_Problem requirements_
Render the lines from the one containing "Is white armoire" through the one containing "Answer: the bench", both included, as a JSON list of strings with one string per line and blank lines omitted.

_Input rows_

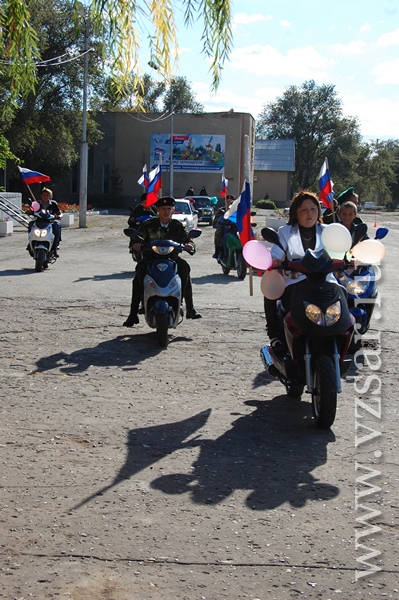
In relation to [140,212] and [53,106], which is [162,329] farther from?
[53,106]

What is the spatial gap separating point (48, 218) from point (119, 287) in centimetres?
348

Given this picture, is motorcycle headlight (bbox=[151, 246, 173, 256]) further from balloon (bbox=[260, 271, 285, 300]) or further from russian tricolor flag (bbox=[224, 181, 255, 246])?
balloon (bbox=[260, 271, 285, 300])

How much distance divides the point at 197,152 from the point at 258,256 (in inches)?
2185

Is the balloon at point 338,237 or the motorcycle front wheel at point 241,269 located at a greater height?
the balloon at point 338,237

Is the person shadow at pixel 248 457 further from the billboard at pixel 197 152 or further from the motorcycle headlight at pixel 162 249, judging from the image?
the billboard at pixel 197 152

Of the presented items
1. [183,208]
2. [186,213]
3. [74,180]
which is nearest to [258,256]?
[186,213]

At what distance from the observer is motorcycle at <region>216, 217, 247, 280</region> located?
647 inches

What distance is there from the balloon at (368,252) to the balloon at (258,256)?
2.69ft

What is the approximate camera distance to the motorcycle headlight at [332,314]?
585 centimetres

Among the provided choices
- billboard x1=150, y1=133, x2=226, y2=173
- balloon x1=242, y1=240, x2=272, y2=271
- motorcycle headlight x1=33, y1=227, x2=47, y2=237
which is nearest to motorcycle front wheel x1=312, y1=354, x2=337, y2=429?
balloon x1=242, y1=240, x2=272, y2=271

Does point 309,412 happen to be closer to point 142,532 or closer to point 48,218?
point 142,532

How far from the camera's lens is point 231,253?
54.8 ft

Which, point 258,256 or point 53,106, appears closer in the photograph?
point 258,256

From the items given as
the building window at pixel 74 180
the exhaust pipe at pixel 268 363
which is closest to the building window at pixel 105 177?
the building window at pixel 74 180
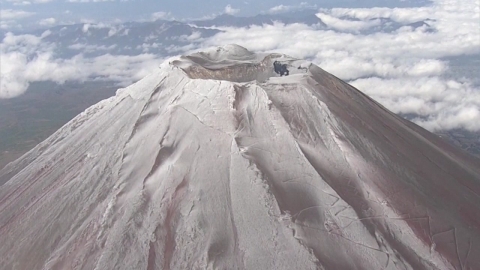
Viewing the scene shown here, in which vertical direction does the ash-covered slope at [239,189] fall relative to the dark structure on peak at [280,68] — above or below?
below

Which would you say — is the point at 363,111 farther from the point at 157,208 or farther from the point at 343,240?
the point at 157,208

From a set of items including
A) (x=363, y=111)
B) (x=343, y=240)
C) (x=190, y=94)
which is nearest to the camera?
(x=343, y=240)

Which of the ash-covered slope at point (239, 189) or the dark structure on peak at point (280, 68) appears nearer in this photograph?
the ash-covered slope at point (239, 189)

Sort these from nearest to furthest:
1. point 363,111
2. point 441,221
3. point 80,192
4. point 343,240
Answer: point 343,240, point 441,221, point 80,192, point 363,111

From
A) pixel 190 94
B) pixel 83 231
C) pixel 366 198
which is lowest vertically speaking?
pixel 83 231

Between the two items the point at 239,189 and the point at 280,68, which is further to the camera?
the point at 280,68

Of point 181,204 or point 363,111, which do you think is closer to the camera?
point 181,204

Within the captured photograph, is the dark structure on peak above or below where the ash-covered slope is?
above

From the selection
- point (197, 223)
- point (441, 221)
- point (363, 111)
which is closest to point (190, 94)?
point (197, 223)
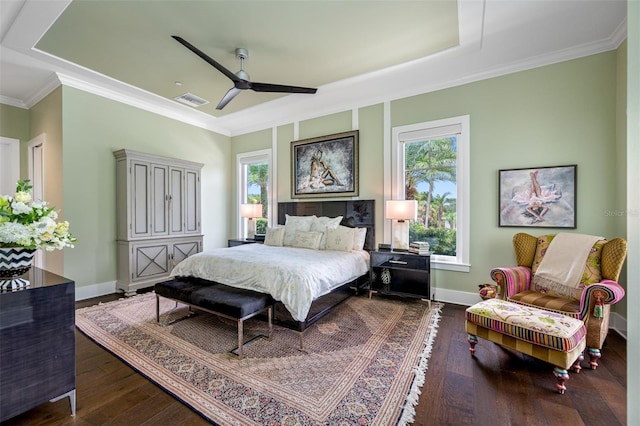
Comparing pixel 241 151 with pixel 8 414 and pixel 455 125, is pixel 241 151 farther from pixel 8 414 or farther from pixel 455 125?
pixel 8 414

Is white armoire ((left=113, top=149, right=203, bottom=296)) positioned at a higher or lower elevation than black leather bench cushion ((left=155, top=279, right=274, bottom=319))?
higher

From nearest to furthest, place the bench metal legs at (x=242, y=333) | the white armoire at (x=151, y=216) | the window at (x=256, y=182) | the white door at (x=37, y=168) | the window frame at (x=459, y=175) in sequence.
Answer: the bench metal legs at (x=242, y=333), the window frame at (x=459, y=175), the white armoire at (x=151, y=216), the white door at (x=37, y=168), the window at (x=256, y=182)

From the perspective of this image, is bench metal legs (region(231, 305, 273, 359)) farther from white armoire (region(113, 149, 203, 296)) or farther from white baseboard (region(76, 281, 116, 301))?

_Output for this task_
[
  "Is white armoire ((left=113, top=149, right=203, bottom=296)) positioned at a higher or lower elevation than black leather bench cushion ((left=155, top=279, right=274, bottom=319))?",
  "higher",
  "From nearest to furthest, place the bench metal legs at (x=242, y=333) | the white armoire at (x=151, y=216) | the window at (x=256, y=182) | the white door at (x=37, y=168) | the window frame at (x=459, y=175) in sequence.",
  "Answer: the bench metal legs at (x=242, y=333), the window frame at (x=459, y=175), the white armoire at (x=151, y=216), the white door at (x=37, y=168), the window at (x=256, y=182)"
]